The nuclear norm and Schatten-$p$ quasi-norm are popular rank proxies in low-rank matrix recovery. However, computing the nuclear norm or Schatten-$p$ quasi-norm of a tensor is hard in both theory and practice, hindering their application to low-rank tensor completion (LRTC) and tensor robust principal component analysis (TRPCA). In this paper, we propose a new class of tensor rank regularizers based on the Euclidean norms of the CP component vectors of a tensor and show that these regularizers are monotonic transformations of tensor Schatten-$p$ quasi-norm. This connection enables us to minimize the Schatten-$p$ quasi-norm in LRTC and TRPCA implicitly via the component vectors. The method scales to big tensors and provides an arbitrarily sharper rank proxy for low-rank tensor recovery compared to the nuclear norm. On the other hand, we study the generalization abilities of LRTC with the Schatten-$p$ quasi-norm regularizer and LRTC with the proposed regularizers. The theorems show that a relatively sharper regularizer leads to a tighter error bound, which is consistent with our numerical results. Particularly, we prove that for LRTC with Schatten-$p$ quasi-norm regularizer on $d$-order tensors, $p=1/d$ is always better than any $p>1/d$ in terms of the generalization ability. We also provide a recovery error bound to verify the usefulness of small $p$ in the Schatten-$p$ quasi-norm for TRPCA. Numerical results on synthetic data and real data demonstrate the effectiveness of the regularization methods and theorems.

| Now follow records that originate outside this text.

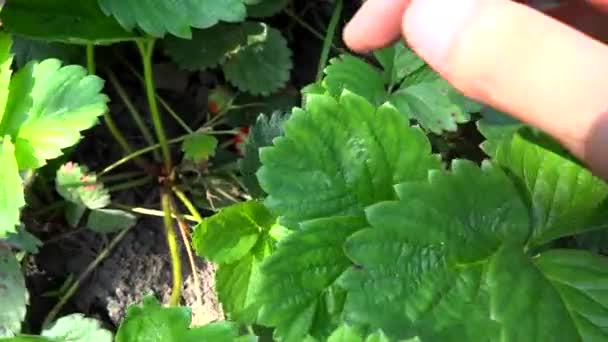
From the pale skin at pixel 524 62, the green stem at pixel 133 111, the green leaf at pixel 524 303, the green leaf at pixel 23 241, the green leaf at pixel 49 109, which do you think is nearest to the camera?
the pale skin at pixel 524 62

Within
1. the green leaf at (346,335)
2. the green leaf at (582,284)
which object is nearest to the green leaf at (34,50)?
the green leaf at (346,335)

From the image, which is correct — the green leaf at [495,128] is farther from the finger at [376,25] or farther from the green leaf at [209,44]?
the green leaf at [209,44]

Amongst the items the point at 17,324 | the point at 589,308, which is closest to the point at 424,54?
the point at 589,308

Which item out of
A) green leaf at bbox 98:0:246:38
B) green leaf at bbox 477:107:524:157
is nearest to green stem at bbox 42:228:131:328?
green leaf at bbox 98:0:246:38

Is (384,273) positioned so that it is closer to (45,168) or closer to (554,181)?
(554,181)

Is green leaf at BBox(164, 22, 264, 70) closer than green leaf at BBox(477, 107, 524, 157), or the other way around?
green leaf at BBox(477, 107, 524, 157)

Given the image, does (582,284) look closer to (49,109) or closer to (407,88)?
(407,88)

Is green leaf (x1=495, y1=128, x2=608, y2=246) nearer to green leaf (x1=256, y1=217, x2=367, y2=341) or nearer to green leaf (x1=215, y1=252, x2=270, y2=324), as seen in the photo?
green leaf (x1=256, y1=217, x2=367, y2=341)
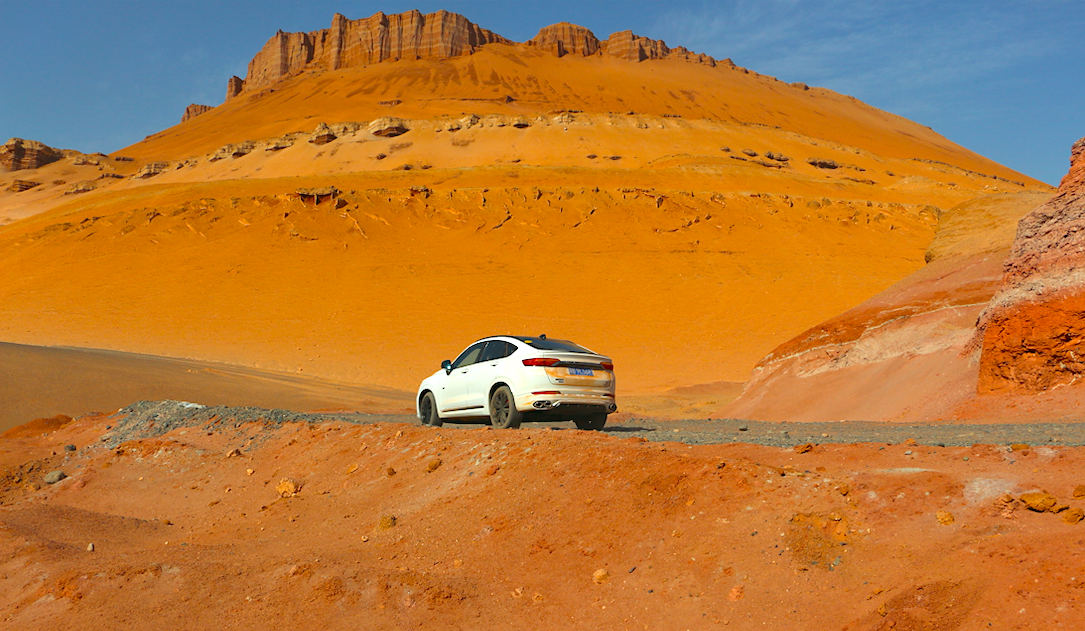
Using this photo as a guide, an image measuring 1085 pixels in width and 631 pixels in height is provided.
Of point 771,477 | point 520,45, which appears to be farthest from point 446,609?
point 520,45

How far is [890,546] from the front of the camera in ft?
14.7

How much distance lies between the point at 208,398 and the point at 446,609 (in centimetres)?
1414

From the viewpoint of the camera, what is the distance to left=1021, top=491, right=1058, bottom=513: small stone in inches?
172

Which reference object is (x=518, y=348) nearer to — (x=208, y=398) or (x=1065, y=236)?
(x=1065, y=236)

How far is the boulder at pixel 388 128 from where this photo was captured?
6981 cm

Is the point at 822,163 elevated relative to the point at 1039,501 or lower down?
elevated

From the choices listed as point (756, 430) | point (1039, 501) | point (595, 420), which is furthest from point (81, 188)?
point (1039, 501)

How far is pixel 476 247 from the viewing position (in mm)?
Result: 38438

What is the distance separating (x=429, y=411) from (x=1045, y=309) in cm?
872

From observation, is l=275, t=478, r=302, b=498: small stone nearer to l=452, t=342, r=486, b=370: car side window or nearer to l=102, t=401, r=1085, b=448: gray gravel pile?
l=102, t=401, r=1085, b=448: gray gravel pile

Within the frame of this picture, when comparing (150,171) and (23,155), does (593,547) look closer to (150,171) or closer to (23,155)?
(150,171)

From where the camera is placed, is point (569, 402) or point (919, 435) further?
point (569, 402)

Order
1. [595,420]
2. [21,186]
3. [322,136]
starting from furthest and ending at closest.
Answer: [21,186], [322,136], [595,420]

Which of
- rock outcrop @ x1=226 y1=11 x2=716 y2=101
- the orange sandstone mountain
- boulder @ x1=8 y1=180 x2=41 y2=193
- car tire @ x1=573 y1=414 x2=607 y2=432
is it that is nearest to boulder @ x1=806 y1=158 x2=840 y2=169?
the orange sandstone mountain
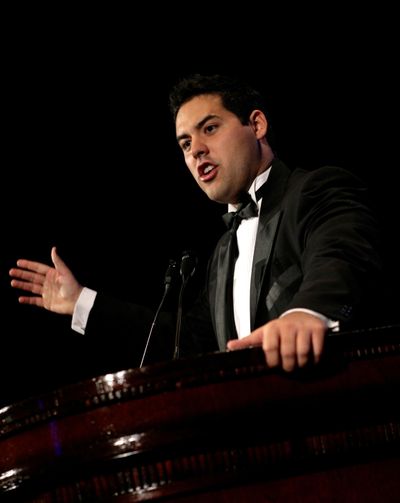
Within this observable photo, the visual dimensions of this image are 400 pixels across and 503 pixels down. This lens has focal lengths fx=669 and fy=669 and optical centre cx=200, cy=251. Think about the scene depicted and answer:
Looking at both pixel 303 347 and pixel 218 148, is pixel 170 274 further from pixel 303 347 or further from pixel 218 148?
pixel 303 347

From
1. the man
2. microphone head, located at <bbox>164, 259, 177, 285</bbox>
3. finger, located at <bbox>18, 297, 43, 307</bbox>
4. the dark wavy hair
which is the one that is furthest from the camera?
the dark wavy hair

翻译：核范数和Schatten-p拟范数是低秩矩阵恢复中常用的秩代理函数。然而，在理论与实践中计算张量的核范数或Schatten-p拟范数均存在困难，这限制了它们在低秩张量补全（LRTC）和张量鲁棒主成分分析（TRPCA）中的应用。本文提出了一类基于张量CP分量向量欧几里得范数的新型张量秩正则化器，并证明了这些正则化器是张量Schatten-p拟范数的单调变换。这一联系使我们能够通过分量向量隐式地最小化LRTC和TRPCA中的Schatten-p拟范数。该方法可扩展至大规模张量，并提供比核范数更尖锐的低秩张量恢复秩代理函数。另一方面，我们研究了采用Schatten-p拟范数正则化器的LRTC与所提正则化器LRTC的泛化能力。理论表明，相对更尖锐的正则化器能产生更紧致的误差界，这与数值结果一致。特别地，我们证明对于d阶张量上的Schatten-p拟范数正则化LRTC，在泛化能力方面p=1/d始终优于任何p>1/d。我们还提供了恢复误差界，以验证TRPCA中Schatten-p拟范数取小p值的有效性。合成数据与真实数据的数值结果验证了所提正则化方法及理论的有效性。